What is the optimal shape of a membrane on a rectangle under pressure?

[Chestermiller]

Hi,

I am so sorry to start this topic again but I have a lack of physics knowledge to answer the following question:

What if the vertical plates wouldn't have the same dimensions? Let's say that the left plate is $h+\Delta h$ while the right plate is only $h$ high.

My understanding is that the membrane would still remain in circular shape, only the angles $\varphi _0$ are not the same any more on the left and on the right plat where the membrane is attached to the plate. If my understanding is wrong than on the right plate $\varphi _0\rightarrow \varphi_0+arctan(\frac{\Delta h}{w})$ if $w$ is the distance between the vertical plates, while on the left plate $\varphi _0\rightarrow \varphi_0-arctan(\frac{\Delta h}{w})$.

Makes sense or not?

You have the right idea, but it's a little more complicated than this. For unequal plates, you have to recognize that φ is not going to be zero half-way between the plates. So, you will have φ_left at the left plate and φ_right at the right plate. You need to satisfy a force balance on each of the plates individually. Together with the circular shape for the membrane, this will enable you to determine these values of φ at the plates and the equilibrium distance between the plates.

Chet

 

[skrat]

By $\varphi _{left}$ you mean $\varphi_{left}=\varphi _0 - arctan(\frac{\Delta h}{h})$ or is even that not that simple?

 

[Chestermiller]

By $\varphi _{left}$ you mean $\varphi_{left}=\varphi _0 - arctan(\frac{\Delta h}{h})$ or is even that not that simple?

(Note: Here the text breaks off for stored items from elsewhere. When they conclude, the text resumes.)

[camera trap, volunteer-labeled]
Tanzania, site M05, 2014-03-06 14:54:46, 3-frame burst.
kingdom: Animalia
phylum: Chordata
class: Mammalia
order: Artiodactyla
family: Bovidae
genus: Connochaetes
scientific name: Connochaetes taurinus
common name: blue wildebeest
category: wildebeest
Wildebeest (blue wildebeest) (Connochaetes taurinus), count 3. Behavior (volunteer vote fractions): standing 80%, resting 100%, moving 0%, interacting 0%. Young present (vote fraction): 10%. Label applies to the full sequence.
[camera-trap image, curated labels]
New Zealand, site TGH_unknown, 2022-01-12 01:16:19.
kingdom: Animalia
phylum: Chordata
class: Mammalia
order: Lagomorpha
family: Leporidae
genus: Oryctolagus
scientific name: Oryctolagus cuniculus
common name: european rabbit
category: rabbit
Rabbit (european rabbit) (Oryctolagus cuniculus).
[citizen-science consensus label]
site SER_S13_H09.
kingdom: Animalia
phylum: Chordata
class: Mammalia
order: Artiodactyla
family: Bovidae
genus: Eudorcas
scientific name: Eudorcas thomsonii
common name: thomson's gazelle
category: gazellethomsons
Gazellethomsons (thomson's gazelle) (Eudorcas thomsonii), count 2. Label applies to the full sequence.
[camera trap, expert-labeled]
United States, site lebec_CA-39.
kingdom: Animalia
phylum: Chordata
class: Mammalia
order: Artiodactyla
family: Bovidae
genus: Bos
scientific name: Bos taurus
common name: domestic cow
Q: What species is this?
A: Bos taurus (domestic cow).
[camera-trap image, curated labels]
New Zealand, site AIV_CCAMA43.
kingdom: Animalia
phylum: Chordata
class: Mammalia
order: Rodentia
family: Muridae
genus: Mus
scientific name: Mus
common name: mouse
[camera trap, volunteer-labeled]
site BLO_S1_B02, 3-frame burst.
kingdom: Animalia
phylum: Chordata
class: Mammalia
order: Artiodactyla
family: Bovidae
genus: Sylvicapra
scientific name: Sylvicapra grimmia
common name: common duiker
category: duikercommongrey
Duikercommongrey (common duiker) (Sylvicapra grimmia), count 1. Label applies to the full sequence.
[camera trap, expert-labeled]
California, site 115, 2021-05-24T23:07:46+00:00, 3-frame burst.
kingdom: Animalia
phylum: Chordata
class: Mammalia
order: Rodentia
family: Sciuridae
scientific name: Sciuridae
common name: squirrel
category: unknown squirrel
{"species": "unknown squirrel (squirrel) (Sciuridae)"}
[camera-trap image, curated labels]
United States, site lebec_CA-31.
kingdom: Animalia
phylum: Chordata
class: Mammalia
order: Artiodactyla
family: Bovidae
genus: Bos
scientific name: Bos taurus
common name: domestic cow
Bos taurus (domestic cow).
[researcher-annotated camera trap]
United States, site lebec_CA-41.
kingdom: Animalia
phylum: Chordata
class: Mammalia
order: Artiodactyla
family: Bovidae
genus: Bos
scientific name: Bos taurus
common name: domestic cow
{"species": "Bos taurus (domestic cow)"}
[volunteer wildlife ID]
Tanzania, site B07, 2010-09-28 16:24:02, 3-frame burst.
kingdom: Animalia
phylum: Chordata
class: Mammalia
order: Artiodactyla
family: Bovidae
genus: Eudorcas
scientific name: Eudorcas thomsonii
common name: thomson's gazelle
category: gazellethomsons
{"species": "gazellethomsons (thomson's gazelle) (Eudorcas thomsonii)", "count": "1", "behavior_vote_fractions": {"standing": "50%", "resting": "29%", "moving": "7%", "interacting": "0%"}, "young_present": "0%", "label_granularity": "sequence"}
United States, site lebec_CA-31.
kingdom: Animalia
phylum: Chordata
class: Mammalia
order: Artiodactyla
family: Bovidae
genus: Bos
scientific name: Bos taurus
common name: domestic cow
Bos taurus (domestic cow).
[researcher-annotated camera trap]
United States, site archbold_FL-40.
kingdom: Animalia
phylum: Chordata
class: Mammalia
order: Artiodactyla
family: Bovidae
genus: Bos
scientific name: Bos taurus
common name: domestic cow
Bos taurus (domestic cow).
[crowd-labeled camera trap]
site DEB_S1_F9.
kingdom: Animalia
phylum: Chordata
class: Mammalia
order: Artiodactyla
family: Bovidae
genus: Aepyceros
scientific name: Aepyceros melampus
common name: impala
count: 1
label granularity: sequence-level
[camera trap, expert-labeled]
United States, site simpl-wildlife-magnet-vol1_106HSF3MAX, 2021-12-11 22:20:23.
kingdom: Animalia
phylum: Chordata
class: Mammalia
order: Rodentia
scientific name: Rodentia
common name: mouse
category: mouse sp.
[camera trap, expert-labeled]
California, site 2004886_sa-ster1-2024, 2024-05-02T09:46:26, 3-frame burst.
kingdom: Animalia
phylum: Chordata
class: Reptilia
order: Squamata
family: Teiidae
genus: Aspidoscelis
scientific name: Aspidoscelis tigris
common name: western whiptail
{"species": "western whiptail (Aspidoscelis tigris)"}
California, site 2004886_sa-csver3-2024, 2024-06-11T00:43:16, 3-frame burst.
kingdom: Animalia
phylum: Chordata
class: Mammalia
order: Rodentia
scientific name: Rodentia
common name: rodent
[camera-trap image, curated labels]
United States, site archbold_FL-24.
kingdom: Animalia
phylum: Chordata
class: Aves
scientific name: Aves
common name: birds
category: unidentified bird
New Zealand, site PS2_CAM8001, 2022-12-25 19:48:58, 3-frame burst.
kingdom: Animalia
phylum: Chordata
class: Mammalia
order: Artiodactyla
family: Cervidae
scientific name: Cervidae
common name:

No. What I mean is that φ_left is the value of φ at the left boundary s = -s₀, such that
$$φ_{right}=φ_{left}+\frac{p}{T}(2s_0)$$
Chet

 

[skrat]

Now you got me confused. You said I should solve the ballance equation for each plate individually, so $$\frac{\cos \varphi_{\text{left}}}{\varphi_{\text{left}}}=\frac{1}{2s_0p}(p(h+\Delta h)+{f}')$$ for the left plate and $$\frac{\cos \varphi_{\text{right}}}{\varphi_{\text{right}}}=\frac{1}{2s_0p}(ph+f)$$ for the right plate where both of the transcendental equations have known parameters and can be numerically solved.
But now you somehow also provided a relation between $\varphi_{\text{left}}$ and $\varphi_{\text{right}}$ and I have no idea where you got this?

 

[Chestermiller]

Now you got me confused. You said I should solve the ballance equation for each plate individually, so $$\frac{\cos \varphi_{\text{left}}}{\varphi_{\text{left}}}=\frac{1}{2s_0p}(p(h+\Delta h)+{f}')$$ for the left plate and $$\frac{\cos \varphi_{\text{right}}}{\varphi_{\text{right}}}=\frac{1}{2s_0p}(ph+f)$$ for the right plate where both of the transcendental equations have known parameters and can be numerically solved.
But now you somehow also provided a relation between $\varphi_{\text{left}}$ and $\varphi_{\text{right}}$ and I have no idea where you got this?

We are dealing with a non-symmetric problem here (h_left≠h_right). Therefore, we can't simply take the solution for the symmetric case and cobble up a guess for the non-symmetric case and think that we are going to get the right answer. We actually have to redo the problem for the non-symmetric case.

The equation
$$φ_{right}=φ_{left}+\frac{p}{T}(2s_0)\tag{1}$$
follows directly from the equation$$\frac{dφ}{ds}=\frac{p}{T}$$
which we derived in our earlier posts from the differential force balance equation on the membrane. For the non-symmetric case, the force balances on each of the plates are:

$$2T\cos(φ_{left})=ph_{left}\tag{2}$$
$$2T\cos(φ_{right})=ph_{right}\tag{3}$$

Eqns. 1 - 3 provide a set of three non-linear equations in the three unknowns φ_left, φ_right, and p/T. For the non-symmetric case, one needs to solve these three equations to establish the solution.

Eqns. 1 - 3 reduce to the corresponding relationships for the symmetric case when the plate h's are the same. For the symmetric case,
$$φ_{left}=-φ_{right}\tag{symmetric case}$$
so that
$$φ_{right}=-φ_{right}+\frac{p}{T}(2s_0)$$
and
$$φ_{right}=\frac{p}{T}s_0$$
This is the equation we derived earlier in the symmetric development.

Chet

 

[skrat]

A really nice explanation. Thank you.